I recently read a paper written by Isabella deMoss[1]. She described her girlhood experience when placed on a retired racehorse:  

When this horse caught wind of the wide-open space ahead and took off like lightening, I instinctively crouched low and became one with the horse, pulling on the reins with as much force as my ten-year old, 50-pound self could muster. I can still feel the wind pushing at my face, sending my own waist-length ponytail sailing behind me. Terrified. Exhilarated. Afraid for my life. Free. All at the same time and wanting this feeling to last forever.  

This exhilarating experience of freedom is, as deMoss writes, frightening as well as liberating. Horses are synonymous with freedom for many of us. 

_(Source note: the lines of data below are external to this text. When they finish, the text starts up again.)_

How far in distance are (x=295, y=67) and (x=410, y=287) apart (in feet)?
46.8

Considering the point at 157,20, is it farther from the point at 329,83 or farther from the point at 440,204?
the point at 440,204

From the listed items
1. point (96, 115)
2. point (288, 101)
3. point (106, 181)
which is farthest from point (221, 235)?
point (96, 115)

National Velvet: Freedom Inspires

Another young girl enamored with freedom is Velvet Brown, the fictional heroine of Enid Bagnold’s novel, and the 1944 film National Velvet. Velvet, played by the young violet-eyed Elizabeth Taylor, watches the highly-spirited Pie jump over fences, and break through constraints that would hold another horse. Although naturally shy, Velvet’s love for her steed sparks a dream of riding him in the Grand National Steeplechase Race. Just as the powerful Pie breaks through limitations, Velvet, too fights against restrictions placed upon her because of her sex, and even her own temperament.  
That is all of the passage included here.